Hoe een verkeerd geadresseerde e-mail tot een ontvankelijk beroep bij de bestuursrechter kan leiden
In afdeling 2.3 van de Algemene wet bestuursrecht (Awb) zijn voorschriften opgenomen over “elektronisch verkeer tussen bestuursorganen en burgers”. Artikel 2:15 Awb brengt mee dat een bezwaarschrift of een administratief beroepschrift alleen langs digitale weg kan worden ingediend als het bestuursorgaan kenbaar heeft gemaakt dat die weg openstaat. Deze afdeling is van overeenkomstige toepassing op verkeer met de bestuursrechter. De ABRS heeft voor burgers een digitaal loket opengesteld waar een beroepschrift digitaal kan worden ingediend. Eenzelfde weg is opengesteld ten behoeve van procederen bij de sectoren bestuursrechtspraak van de rechtbanken, de Centrale Raad van Beroep, het College van Beroep voor het Bedrijfsleven en de Gerechtshoven (in belastingzaken).
Als de digitale weg niet is opengesteld mag een op die wijze (per e-mail) gemaakt bezwaar of administratief beroep niet zonder meer niet-ontvankelijk worden verklaard. Op grond van artikel 6:6, aanhef en onder b Awb dient het bestuursorgaan een gelegenheid te bieden het verzuim te herstellen. De indiener moet de mogelijkheid krijgen om binnen een nadere termijn alsnog een niet digitale versie van het bezwaarschrift in te dienen. Zie daarover ook deze uitspraak van de ABRS.
In de hier besproken zaak hebben de appellanten beroep willen instellen tegen een vastgesteld bestemmingsplan, maar richt hij zich niet tot de bevoegde bestuursrechter (de ABRS), maar tot het bestuursorgaan dat het bestemmingsplan heeft vastgesteld. De appellanten sturen een e-mail naar het algemene e-mailadres van de gemeente, ter attentie van de gemeenteraad en het college van burgemeester en wethouders. De gemeente heeft de elektronische weg voor bezwaar niet opengesteld, maar stuurt een uitdraai van de e-mail door naar de ABRS, die na afloop van de beroepstermijn inkomt.
Hoewel de gemeente de e-mail van de appellanten heeft doorgezonden aan de ABRS ter behandeling als beroepschrift, betoogt de gemeenteraad bij de ABRS dat het beroep niet-ontvankelijk moet worden verklaard omdat niet aan de wettelijke eisen aan een beroepschrift is voldaan.

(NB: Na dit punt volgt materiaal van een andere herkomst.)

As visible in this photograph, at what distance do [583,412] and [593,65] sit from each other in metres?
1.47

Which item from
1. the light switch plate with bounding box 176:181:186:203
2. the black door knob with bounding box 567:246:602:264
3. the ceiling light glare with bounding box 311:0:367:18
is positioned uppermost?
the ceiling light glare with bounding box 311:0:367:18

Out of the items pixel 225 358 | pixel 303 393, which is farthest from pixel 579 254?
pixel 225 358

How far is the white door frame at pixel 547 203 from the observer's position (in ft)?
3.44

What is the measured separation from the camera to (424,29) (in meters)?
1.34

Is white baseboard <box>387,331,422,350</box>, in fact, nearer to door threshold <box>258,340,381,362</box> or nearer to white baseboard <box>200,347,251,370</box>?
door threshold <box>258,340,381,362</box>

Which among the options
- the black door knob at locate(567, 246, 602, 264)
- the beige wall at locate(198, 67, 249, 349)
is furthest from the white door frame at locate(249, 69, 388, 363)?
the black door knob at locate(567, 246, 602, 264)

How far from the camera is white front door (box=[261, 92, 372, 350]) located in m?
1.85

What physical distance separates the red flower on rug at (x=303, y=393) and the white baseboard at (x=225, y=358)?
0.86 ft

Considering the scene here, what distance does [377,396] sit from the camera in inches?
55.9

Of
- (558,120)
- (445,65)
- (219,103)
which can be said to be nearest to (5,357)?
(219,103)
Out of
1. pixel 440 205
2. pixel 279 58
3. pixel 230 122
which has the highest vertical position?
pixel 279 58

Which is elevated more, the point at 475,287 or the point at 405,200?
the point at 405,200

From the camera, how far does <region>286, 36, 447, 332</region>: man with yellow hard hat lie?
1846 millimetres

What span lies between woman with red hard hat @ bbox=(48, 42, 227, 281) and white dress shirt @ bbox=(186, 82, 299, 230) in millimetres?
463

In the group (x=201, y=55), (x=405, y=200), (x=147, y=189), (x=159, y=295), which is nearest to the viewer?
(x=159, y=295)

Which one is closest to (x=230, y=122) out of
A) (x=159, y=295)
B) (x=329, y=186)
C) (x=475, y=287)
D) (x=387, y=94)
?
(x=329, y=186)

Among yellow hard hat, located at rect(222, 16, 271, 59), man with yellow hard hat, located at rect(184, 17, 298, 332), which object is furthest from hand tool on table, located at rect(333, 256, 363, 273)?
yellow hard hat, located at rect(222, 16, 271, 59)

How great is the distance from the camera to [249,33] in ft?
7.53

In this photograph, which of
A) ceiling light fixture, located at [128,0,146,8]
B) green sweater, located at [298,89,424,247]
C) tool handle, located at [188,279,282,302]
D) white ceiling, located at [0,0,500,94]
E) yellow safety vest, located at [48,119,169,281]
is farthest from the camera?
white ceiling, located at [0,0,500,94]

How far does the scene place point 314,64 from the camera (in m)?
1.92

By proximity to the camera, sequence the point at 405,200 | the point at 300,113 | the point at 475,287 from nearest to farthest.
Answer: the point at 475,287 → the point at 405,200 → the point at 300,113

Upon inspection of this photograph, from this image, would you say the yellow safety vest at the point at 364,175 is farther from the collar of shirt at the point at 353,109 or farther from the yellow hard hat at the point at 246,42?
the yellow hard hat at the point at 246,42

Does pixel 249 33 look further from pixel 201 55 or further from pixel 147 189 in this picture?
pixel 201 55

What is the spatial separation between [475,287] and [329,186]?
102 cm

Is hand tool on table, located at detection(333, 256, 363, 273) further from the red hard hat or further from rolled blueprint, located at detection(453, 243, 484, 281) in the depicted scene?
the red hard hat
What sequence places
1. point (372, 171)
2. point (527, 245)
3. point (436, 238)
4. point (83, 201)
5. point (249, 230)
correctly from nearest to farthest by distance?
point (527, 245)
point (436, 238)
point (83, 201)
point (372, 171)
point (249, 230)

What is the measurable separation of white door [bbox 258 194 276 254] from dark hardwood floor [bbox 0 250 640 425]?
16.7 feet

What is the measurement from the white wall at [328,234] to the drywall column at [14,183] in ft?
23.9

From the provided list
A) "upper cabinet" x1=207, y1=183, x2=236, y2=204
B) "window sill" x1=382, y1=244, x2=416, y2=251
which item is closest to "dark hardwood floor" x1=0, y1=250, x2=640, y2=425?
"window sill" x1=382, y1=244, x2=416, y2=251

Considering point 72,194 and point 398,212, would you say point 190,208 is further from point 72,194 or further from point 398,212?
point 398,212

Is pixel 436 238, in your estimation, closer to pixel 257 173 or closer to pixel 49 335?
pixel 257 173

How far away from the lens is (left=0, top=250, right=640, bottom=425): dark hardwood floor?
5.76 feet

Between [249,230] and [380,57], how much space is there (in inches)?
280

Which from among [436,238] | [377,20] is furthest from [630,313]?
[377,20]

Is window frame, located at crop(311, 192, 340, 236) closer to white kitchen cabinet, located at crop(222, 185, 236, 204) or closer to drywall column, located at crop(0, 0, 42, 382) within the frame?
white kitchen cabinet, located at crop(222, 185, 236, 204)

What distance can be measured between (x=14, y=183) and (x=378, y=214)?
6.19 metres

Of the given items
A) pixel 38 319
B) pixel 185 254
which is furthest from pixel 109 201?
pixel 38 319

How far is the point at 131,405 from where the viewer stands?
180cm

De gemeenteraad acht daarbij van belang dat de gemeente zelf de elektronische weg niet heeft opengesteld voor bezwaarschriften en dat ook bij de ABRS niet door toezending van een e-mail beroep kan worden ingesteld. De ABRS volgt het betoog de gemeenteraad niet.
De ABRS stelt vast dat de e-mail naar het officiële e-mailadres van de gemeente is gestuurd, ter attentie van de raad en het college van burgemeester en wethouders. Verder was volgens haar voldoende duidelijk dat met de e-mail werd beoogd om beroep in te stellen. Dat betekent dat op het onbevoegde bestuursorgaan (de gemeenteraad) de verplichting rust om een herstelmogelijkheid voor verzuim te bieden. Ook een e-mail aan een ambtenaar waarmee de indiener een zeker contact over de zaak heeft gehad kan meebrengen dat de herstelmogelijkheid moet worden geboden. Uiteraard moet ook in dat geval wel voldoende duidelijk zijn dat met de e-mail wordt beoogd om bezwaar of beroep in te stellen.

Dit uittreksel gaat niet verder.